[Stored items]
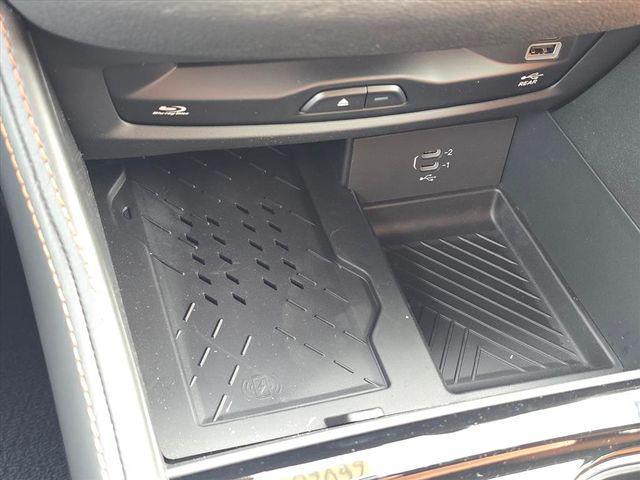 new 2026 Chrysler Pacifica car, priced at $56,614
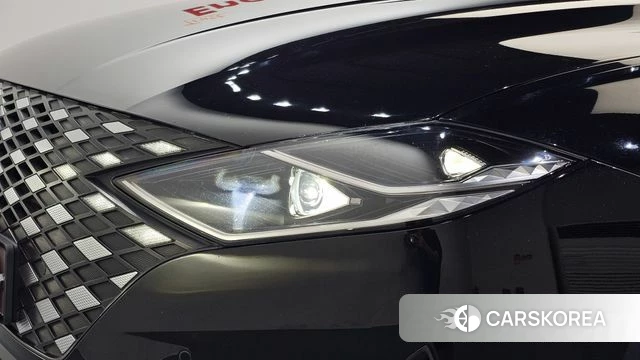 Hyundai The New Grandeur IG id 5004040 из Кореи 14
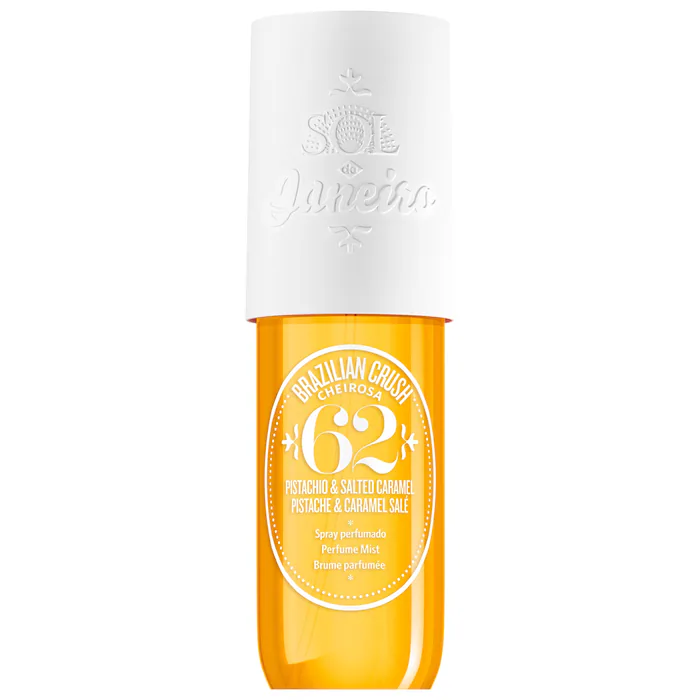 Sol de Janeiro Cheirosa 62 Bum Bum Hair & Body Perfume Mist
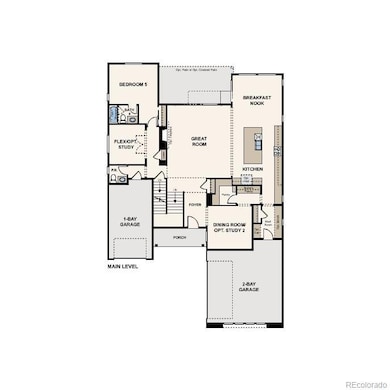 7206 S Yantley Way, Aurora, CO 80016 - photo 2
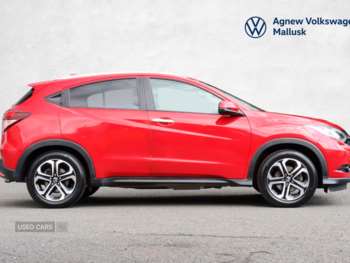 Used Honda HR-V 2018 for sale - 74852592: Photo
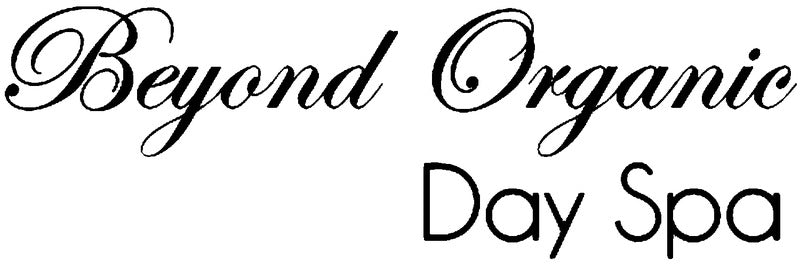 Beyond Organic Day Spa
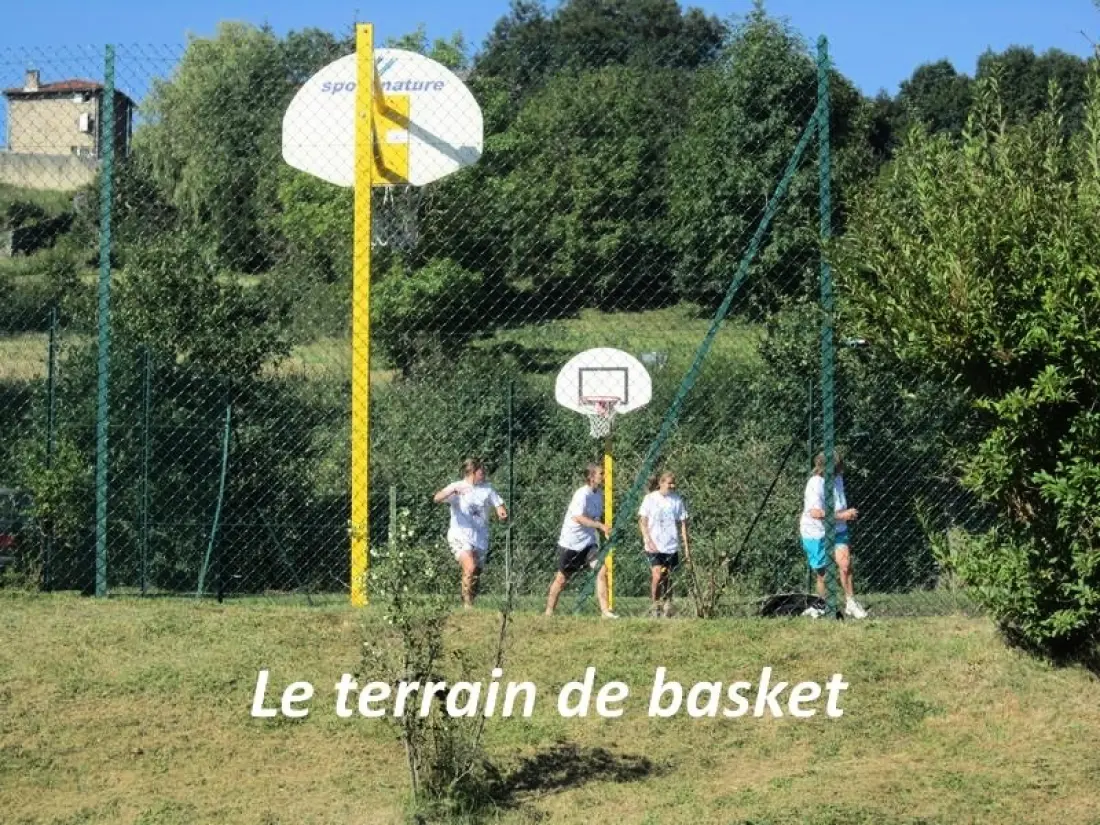 Flower Camping La Rochelambert 4 étoiles★★★★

__ASSIGNMENT__: Retype all entries exactly; omit pictures.

__PROBLEM SOLUTION__:
 new 2026 Chrysler Pacifica car, priced at $56,614
 Hyundai The New Grandeur IG id 5004040 из Кореи 14
 Sol de Janeiro Cheirosa 62 Bum Bum Hair & Body Perfume Mist
 7206 S Yantley Way, Aurora, CO 80016 - photo 2
 Used Honda HR-V 2018 for sale - 74852592: Photo
 Beyond Organic Day Spa
 Flower Camping La Rochelambert 4 étoiles★★★★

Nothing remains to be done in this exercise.